FDI edges down for first time in 7 years

Foreign direct investment to Bangladesh dropped last fiscal year, the first decline in seven years, because of the pandemic-induced slowdown in business and regulatory barriers.
Net FDI nosedived 39 per cent year-on-year to $2.37 billion last fiscal year, data from the central bank showed.
The about-face in the FDI came just a year after it surged to its highest on record, riding mainly on Japan Tobacco Inc's acquisition of Akij Group's tobacco business for $1.47 billion. In 2018-19, net FDI stood at $3.88 billion.

Although the financial meltdown caused by the coronavirus pandemic has taken a toll on the FDI flow, the whole situation should not be judged by the ongoing economic hardship alone, analysts say.
"FDI flow across the globe has declined in recent periods due to the financial crisis, which started in March," said Mustafizur Rahman, a distinguished fellow of the Centre for Policy Dialogue.
Global FDI flows are forecast to decrease by up to 40 per cent in 2020, from their 2019 value of $1.54 trillion, according to the World Investment Report 2020 of the United Nations Conference on Trade and Development (UNCTAD) released in June.
This will bring the global FDI below $1 trillion for the first time since 2005.
In March, the International Monetary Fund said that investors had withdrawn $83 billion from developing countries since the beginning of the Covid-19 crisis, the largest capital outflow ever recorded.

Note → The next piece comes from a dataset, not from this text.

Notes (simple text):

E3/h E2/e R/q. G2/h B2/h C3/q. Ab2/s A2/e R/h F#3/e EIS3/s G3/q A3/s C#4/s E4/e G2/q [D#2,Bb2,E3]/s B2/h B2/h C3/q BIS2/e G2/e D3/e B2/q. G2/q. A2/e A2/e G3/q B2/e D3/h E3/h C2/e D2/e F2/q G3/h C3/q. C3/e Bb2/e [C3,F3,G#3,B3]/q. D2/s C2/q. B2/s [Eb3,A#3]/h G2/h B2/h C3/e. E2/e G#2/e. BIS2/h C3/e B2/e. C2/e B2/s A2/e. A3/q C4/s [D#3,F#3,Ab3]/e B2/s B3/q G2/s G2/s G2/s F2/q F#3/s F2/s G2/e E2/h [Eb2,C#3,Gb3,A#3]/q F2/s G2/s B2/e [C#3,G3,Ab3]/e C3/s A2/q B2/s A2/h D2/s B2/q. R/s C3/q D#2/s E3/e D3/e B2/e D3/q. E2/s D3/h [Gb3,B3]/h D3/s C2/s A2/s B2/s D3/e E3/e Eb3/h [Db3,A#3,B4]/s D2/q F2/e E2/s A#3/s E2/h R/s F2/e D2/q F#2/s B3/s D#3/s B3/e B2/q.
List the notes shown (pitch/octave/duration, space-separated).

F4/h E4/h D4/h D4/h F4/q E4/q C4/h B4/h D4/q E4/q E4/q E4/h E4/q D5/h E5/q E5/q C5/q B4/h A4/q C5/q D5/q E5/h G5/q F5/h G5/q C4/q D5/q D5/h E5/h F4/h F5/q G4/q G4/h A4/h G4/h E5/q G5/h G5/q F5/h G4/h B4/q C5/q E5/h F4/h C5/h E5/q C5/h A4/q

"Along with the latest economic slowdown, Bangladesh has been struggling to attract desired FDI for years because of red tape," Rahman said.
The government had targeted to attract FDI to the tune of $32 billion under the seventh five-year plan stretching from FY16 to FY20.
"But the country managed to attract less than $10 billion, which is frustrating beyond a doubt," he said.
"This means there have been many other issues along with the pandemic for the sharp decline in FDI last fiscal year."
The government is still far from resolving the dispute settlement mechanism, implementing one-stop services, and providing required logistics and trade facilitation to foreign investors, according to the economist.
Poor services have been discouraging foreign investors for years to make Bangladesh as their investment destination, he said, adding that the barriers should be resolved promptly.
FDI in the field of equity capital declined 39 per cent year-on-year to $728 million, Bangladesh Bank data showed.
"The regulatory environment in Bangladesh is weaker than in peer countries, and it is emerging as a major roadblock to attracting equity capital," said Mamun Rashid, an investment analyst.
Some unnecessary regulations have also created complexity to make a smooth investment in the country as well, he said.
Restrictions on movement across the globe to tackle the spread of the deadly flu have also turned out as a key obstacle for the expansion of FDI, Rashid said.
Chief executives of global companies are now unable to visit their probable investment destinations due to the restriction, he said.
In addition, the country's FDI is shifting its pattern.
In the past, foreign investors preferred investing in power plants, private hospitals, banks, and non-bank financial institutions.
"Now, they are thinking of investing in fintech, pharmaceutical industries, LNG plants, and agro-based manufacturing units," Rashid said.
Intra-company loans dipped to $132 million in contrast to $1.33 billion in FY20. Reinvestment of earnings by existing foreign companies grew around 11 per cent to $1.51 billion.
"A good number of foreign investors are still shying away from the country to choose it as their investment destination," said Muallem A Choudhury, a director of Brummer & Partners (Bangladesh) Ltd, which advises foreign businesses looking to invest in the country.
The lock-in period for a foreign investor in the country is three years, which is excessively higher than in many other competing nations, he said.
The lock-in period means investors, who hold 10 per cent shares in a company or directorship, are not allowed to sell shares within the stipulated period.
This means the exit from Bangladesh is difficult, Choudhury said. "The lock-in period for foreign investors should be reduced to one year."
Brummer & Partners, which started its journey in 2009, has so far attracted $200 million in equity capital from foreign businesses to the country, he said.
The volume of domestic consumption is large, given the size of the population. Still, per capita income has not reached to a satisfactory level, Choudhury said.
Per capita gross domestic product in Bangladesh was $1,816 in 2019.
Bureaucratic complexity should be avoided as it irritates foreign investors, Choudhury said.